Esta razonabilidad se traduce en que, aunque en ningún momento puede quedar al arbitrio del recurrente o de su dirección letrada la estimación de si es o no necesario interponer un determinado recurso para entender agotada la vía judicial previa, el presupuesto procesal del agotamiento no puede configurarse como la exigencia de interponer cuantos recursos fueren imaginables, bastando para darlo por cumplido con la utilización de aquéllos que «razonablemente puedan ser considerados como pertinentes sin necesidad de complejos análisis jurídicos» (entre otras, SSTC 114/1992, de 14 de septiembre, FJ 2, y 51/2000, de 28 de febrero, FJ 2). No se trata, por tanto, de establecer con total precisión si un recurso es o no procedente, sino de decidir si era razonablemente exigible su interposición pues, como también hemos señalado, «cuando la determinación del recurso procedente requiere un razonamiento excesivamente complejo no puede exigirse al ciudadano que supere esas dificultades de interpretación» (SSTC 76/1998, de 31 de marzo, FJ 2, y 140/2000, de 29 de mayo, FJ 2).

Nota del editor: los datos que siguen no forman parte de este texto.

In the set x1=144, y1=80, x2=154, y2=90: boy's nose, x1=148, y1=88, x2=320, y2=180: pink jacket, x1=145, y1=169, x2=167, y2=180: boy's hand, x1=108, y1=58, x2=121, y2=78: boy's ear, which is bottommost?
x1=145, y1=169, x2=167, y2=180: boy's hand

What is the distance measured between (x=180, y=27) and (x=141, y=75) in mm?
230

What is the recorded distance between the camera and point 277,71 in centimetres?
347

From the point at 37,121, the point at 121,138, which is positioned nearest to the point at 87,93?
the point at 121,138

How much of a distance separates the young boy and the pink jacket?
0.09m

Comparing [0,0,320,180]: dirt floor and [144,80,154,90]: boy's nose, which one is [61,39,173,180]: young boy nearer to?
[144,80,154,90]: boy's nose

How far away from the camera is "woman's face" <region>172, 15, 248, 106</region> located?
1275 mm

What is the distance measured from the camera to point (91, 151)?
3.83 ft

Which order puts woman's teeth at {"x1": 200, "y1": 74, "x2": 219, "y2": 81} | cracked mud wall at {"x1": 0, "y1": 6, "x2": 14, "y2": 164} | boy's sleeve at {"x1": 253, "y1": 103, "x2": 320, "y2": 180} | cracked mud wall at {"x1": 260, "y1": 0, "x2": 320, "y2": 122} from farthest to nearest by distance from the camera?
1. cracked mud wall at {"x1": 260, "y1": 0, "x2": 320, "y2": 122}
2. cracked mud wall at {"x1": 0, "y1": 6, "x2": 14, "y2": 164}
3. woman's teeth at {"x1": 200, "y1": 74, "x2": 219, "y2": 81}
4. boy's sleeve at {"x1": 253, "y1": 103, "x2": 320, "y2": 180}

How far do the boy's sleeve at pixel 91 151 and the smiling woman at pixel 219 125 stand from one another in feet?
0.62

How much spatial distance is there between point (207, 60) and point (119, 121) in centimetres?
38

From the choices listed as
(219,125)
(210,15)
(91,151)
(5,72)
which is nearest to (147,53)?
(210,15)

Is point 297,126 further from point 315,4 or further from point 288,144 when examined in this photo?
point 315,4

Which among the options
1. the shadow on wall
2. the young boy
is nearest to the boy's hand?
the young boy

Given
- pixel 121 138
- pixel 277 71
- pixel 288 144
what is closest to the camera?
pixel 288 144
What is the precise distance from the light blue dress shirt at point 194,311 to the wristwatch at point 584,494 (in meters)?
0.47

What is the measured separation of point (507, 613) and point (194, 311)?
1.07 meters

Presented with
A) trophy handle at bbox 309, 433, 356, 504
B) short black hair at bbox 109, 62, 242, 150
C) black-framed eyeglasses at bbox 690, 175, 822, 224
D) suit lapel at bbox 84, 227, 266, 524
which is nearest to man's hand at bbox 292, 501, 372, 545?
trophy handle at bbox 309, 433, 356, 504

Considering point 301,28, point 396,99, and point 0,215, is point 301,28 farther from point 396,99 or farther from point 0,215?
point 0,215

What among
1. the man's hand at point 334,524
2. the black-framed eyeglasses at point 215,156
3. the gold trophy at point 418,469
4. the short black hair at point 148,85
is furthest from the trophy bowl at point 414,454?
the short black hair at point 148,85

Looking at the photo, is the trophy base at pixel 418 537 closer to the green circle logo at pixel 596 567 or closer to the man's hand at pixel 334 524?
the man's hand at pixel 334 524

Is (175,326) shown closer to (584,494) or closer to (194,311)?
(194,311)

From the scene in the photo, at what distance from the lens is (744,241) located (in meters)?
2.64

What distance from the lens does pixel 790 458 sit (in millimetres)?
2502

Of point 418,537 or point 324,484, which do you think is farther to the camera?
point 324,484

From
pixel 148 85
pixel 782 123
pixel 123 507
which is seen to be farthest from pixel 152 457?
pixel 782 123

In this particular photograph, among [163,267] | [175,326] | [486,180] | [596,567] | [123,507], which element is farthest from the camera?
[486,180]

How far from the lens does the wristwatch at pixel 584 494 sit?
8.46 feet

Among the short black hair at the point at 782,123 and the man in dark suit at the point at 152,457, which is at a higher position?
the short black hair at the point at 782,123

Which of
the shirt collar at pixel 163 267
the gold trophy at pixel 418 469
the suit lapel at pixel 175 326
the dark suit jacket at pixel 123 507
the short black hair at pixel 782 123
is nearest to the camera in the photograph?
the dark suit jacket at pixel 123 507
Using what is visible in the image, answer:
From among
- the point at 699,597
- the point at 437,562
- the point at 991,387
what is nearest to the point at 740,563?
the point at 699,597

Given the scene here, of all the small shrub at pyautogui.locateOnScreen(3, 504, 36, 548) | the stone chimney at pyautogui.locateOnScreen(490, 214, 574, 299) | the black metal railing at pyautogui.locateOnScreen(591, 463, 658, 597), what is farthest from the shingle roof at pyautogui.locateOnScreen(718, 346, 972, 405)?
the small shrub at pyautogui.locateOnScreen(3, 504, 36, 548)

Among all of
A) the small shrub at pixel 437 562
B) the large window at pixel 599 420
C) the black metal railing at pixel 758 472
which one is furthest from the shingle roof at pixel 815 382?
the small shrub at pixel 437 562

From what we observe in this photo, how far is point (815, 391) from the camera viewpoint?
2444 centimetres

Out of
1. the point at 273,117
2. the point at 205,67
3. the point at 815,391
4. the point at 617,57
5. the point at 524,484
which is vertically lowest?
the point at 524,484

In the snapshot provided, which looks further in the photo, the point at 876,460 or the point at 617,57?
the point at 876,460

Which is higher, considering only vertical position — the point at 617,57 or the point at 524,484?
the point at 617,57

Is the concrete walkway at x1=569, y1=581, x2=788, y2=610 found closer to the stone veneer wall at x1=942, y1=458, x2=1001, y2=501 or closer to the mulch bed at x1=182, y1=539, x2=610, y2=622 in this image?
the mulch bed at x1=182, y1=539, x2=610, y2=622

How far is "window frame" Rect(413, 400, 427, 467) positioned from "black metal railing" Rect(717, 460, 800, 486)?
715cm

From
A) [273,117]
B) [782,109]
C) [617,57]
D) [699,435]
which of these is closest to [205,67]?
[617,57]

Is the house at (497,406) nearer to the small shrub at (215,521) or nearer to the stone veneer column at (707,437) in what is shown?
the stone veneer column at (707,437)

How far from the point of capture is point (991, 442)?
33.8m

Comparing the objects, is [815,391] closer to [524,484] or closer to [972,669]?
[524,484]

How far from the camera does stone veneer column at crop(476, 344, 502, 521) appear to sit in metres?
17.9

3. De acuerdo con esta doctrina, puede concluirse que, en el presente caso, la interposición del recurso de suplicación no era razonablemente exigible al recurrente y que, en consecuencia, debe entenderse que se ha respetado la subsidiariedad del recurso de amparo.
Así es; en primer lugar, no puede olvidarse la taxativa dicción legal del art. 138.4 LPL cuando declara que la Sentencia «no tendrá recurso y será inmediatamente ejecutiva» y que, por ello, y en cumplimiento de la norma legal, la propia Sentencia impugnada en su instrucción de recursos explicitaba de modo expreso que, contra la misma, no cabía interponer recurso alguno. De esta manera ambos datos otorgaban a la parte ahora recurrente una confianza legítima sobre la viabilidad de una reclamación ante este Tribunal.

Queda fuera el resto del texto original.